I beamed at the August roses climbing the trellis and twining around the porch columns, skipped down the front walk and opened the gate in the white picket fence. No doubt about it, my home life was a happy cliché with the operative word being happy. I had no cause for complaint. Not really. The irritation of Gran’s visit was a minor blip. I loved my family. School, on the other hand…but that was about to change. I’d made up my mind: high school would be different. New building, new teachers, new Claire!

Settling my shades on my nose, I kicked into a power walk and headed for Lexie’s. For a brief moment I had considered attempting to talk Mom and Dad into letting me spend the month with the Davis family, but I’d shaken it off. Lexie already shared a bedroom with her baby sister. Besides, her twelve-year-old twin brothers were enough to drive any sane teen nuts without being crammed into a pocket-sized apartment with them for a month.

Tiny was chic for cell phones and computers, but for living quarters, I preferred room to stretch. Lexie’s family lived scrunched.

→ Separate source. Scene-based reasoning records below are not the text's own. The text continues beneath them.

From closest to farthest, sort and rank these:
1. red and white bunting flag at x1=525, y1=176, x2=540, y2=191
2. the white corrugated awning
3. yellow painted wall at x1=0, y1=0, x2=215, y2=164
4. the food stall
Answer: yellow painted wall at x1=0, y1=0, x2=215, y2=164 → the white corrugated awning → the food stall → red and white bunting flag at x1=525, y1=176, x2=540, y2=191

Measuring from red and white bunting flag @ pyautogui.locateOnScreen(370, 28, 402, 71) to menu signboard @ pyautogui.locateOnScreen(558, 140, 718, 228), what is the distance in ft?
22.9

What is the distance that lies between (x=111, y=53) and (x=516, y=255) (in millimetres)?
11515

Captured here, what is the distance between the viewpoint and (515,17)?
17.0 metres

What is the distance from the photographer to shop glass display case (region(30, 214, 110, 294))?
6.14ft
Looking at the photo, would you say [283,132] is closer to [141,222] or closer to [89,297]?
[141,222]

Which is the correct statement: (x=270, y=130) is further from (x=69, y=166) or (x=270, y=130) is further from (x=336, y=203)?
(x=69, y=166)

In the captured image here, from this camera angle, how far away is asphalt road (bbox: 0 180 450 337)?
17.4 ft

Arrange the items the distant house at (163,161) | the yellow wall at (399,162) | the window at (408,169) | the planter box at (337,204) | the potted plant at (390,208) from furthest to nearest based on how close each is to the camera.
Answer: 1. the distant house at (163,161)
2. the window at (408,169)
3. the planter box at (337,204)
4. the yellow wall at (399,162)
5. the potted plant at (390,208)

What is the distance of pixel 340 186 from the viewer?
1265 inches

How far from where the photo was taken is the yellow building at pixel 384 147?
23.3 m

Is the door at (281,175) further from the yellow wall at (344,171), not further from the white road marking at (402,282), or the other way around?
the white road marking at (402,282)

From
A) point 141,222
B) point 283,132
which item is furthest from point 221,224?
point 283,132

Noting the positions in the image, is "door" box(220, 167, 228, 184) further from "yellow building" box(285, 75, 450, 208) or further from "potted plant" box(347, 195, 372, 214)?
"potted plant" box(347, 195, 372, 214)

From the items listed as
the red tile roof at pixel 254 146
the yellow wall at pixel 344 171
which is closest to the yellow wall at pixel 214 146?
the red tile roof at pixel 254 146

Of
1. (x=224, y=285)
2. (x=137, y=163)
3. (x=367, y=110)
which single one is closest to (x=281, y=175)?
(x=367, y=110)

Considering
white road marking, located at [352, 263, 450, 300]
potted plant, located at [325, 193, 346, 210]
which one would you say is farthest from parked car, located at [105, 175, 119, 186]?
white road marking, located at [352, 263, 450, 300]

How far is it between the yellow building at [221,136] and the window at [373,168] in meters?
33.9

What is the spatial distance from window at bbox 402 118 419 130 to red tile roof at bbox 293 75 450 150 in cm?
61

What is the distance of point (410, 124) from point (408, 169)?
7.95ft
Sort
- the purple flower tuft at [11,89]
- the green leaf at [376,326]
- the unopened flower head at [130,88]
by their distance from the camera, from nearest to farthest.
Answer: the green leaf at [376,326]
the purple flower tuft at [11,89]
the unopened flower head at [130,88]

Maybe I could talk Gran into letting Lexie move in with us for the month. How cool would that be? Me and my BFF rooming together. If we ignored Gran, or pretended she was the hired help, we could imagine ourselves sophisticated adults, living on our own in the big city.

Big Vista, Washington so didn’t qualify as a big city, but a girl’s gotta dream. Besides, as long as I didn’t let it get out of hand like Gran, imagination rocked!

I slowed my power walk to a saunter and turned into Lexie’s apartment complex. The only good thing that could be said for her living accommodations was spelled P-O-O-L. Twenty minutes later we reclined on deck chairs, our well-oiled skin glistening in the afternoon sun.

“Your tan is really coming along,” I said, admiring the bronze shade of Lexie’s exposed midriff. She wore a modest two-piece in shocking orange. That color would’ve been death to my pallid complexion, but on Lexie it looked good. She’d braided her long chestnut hair and flipped the two tails up and over the back of the chair.

“You’re not doing too bad yourself,” she lied, squinting at my fish-belly white legs. “But I do think it’s cruel of your parents to leave you home. I hear the sun is magical in France. You’d probably bake to toasty brown perfection in no time over there.”

Lexie is the best kind of best friend: loyal and dishonest in an ego-stroking kind of way. We closed our eyes in companionable silence and languished in the autumn sun.

In southwest Washington, you had to soak up sunlight when you could. The winter rains would arrive all too soon. Liquid sunshine, they called it. Yeah, right. Endlessly drab and dreary was more to the point.

Just when I’d relaxed into warm, drowsy bliss, eyes closed, skin hot, a shock of ice cold water hit my chest accompanied by an explosion of preteen male giggles. I screamed and launched upright shaking off water like a dog and dancing around my lounge chair to warm my sodden limbs.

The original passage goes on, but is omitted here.